DOCUMENT PASSAGE start

My mother’s right hand ended in a cloth. She cleaned the local school from six a.m. and again in the evening, doing a chip shop in between. I got to know all the women. They were presided over by a series of delinquent janitors. (One of them was running guns for Ulster. Another stole video equipment. The older one was a kiddie-fiddler etc.) I used to go after school to help my mum with the mopping and use the library. During the summer holidays, they did something called the Big Clean – scrubbing walls, washing curtains – and a lovely woman called Betty and another called Ellen Lawless used to bring me sweets as I sat reading. There was one book in particular, an illustrated Bible that showed angels going up and down a stairway to heaven, and I can still see their white robes as if they’d just been done with Persil in a boil wash. One of those long summer days, my friend David and I got caught after stealing powdered floor cleaner from the local supermarket and pouring a huge mound of it in a doorway. The manager went in search of our mothers and made them pay for our strange artwork. They brought buckets, David’s mum and mine, to take away the powder and put it to good use. I can’t speak for David, who was later among those who maintained the no-fly zone over Iraq, but the crime seemed somehow not a crime, as if we were simply expressing our wish to Keep Britain Tidy.
It would be nice to say I realised it was a conspiracy against women, but it didn’t seem as if it was, not in their minds (and that is part of the conspiracy). The women I grew up with protected their space in fierce ways, and they protected themselves, mainly against accusations from other women that they didn’t ‘keep a clean house’. Even today, I’m sure, my mother sees housekeeping as the domain of her power not her subjugation. Such feelings have tangled roots in British life. When, on 21 December 1988, a Pan Am plane exploded over Lockerbie, about ninety miles from where we lived, clothes and burst suitcases were scattered over the countryside. The local women formed a collective, the Lockerbie Laundry, to wash and iron every single item that was found, and return it to the families. That was their response to loss and terrorism: to make things clean again. Restoring order, pulling together, cleaning and folding what the recklessness of men had undone.

DOCUMENT PASSAGE end
PROVIDED MATERIAL start

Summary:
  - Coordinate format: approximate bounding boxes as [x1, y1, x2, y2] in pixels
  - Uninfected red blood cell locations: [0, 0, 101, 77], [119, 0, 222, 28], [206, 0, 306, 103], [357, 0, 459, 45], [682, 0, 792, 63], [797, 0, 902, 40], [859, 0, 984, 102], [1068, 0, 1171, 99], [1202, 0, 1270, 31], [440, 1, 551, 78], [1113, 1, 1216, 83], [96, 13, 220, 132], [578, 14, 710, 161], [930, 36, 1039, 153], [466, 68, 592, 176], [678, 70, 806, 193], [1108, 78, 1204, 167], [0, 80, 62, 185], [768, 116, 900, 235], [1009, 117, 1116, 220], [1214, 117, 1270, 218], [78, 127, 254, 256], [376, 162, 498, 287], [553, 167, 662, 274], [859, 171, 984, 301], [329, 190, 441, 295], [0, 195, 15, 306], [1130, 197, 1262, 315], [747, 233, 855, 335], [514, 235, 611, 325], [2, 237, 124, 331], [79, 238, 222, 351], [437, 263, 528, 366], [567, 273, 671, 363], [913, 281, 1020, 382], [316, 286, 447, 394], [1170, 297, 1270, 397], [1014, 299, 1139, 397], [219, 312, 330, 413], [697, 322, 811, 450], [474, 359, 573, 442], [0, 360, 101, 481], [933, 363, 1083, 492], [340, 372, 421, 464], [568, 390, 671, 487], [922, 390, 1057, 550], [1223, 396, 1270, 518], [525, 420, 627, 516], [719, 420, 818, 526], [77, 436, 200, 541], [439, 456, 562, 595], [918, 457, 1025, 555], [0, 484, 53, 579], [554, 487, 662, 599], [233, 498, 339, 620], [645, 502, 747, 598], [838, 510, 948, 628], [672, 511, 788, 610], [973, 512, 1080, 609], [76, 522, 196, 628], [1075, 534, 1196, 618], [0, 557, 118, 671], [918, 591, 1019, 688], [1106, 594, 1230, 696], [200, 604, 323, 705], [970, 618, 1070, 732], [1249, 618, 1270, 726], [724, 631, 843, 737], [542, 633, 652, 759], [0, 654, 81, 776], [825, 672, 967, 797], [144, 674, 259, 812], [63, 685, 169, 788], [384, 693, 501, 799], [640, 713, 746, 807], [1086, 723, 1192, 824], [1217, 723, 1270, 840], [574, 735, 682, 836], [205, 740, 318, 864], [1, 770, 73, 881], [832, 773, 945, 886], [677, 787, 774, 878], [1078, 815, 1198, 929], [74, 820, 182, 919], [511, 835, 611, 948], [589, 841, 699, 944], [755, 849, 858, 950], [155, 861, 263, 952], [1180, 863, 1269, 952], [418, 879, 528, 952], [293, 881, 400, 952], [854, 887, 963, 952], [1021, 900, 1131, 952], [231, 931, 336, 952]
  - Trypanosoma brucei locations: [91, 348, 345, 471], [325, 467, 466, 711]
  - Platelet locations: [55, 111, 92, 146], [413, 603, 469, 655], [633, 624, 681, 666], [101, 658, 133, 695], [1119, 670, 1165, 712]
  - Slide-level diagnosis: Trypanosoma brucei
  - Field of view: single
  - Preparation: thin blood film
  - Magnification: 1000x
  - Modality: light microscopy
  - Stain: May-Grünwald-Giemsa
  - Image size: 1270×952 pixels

PROVIDED MATERIAL end

WRITTEN PROBLEM: Resume the memoir about cleaning and the women of the narrator's childhood, carrying on after its last sentence. None of the items are needed here.

EXERCISE RESPONSE:
Apart from prayer books, there was only one book in my grandmother’s house, the house where my father had lived with his sisters. It came from Elizabeth Craig’s Household Library and was called 1000 Household Hints, published in 1947 by Collins, a Glasgow firm. ‘I know from experience how many minor emergencies a housewife has to meet in the course of her daily routine,’ Craig writes in her introduction. ‘Often it’s a question of health that causes a breakdown in the household machinery. No matter the trouble, given a reference book of this kind, the clouds soon roll away.’ There’s a bright, can-do, ration-book rationale behind every one of her sentences devoted to the cleaning of houses. It seems comical now, in the era of sprays for everything and cloths woven from intergalactic fibres, that ‘the housewife’ was once advised to clean aluminium pans by boiling rhubarb, or to remove stains with a flannel dipped in crushed eggshell or whiting. Craig held that baths gleamed best when scrubbed resolutely with paraffin. To make corks airtight, one is advised to steep them in equal proportions of hot mutton fat and wax. Fresh flowers would keep their heads with a small dose of aspirin. A furred-up kettle can be treated with a little sal ammoniac. A few tears in the eyes after peeling onions will vanish if you wash your hands with mustard. A teaspoon of oil of lavender on a sponge will deter flies.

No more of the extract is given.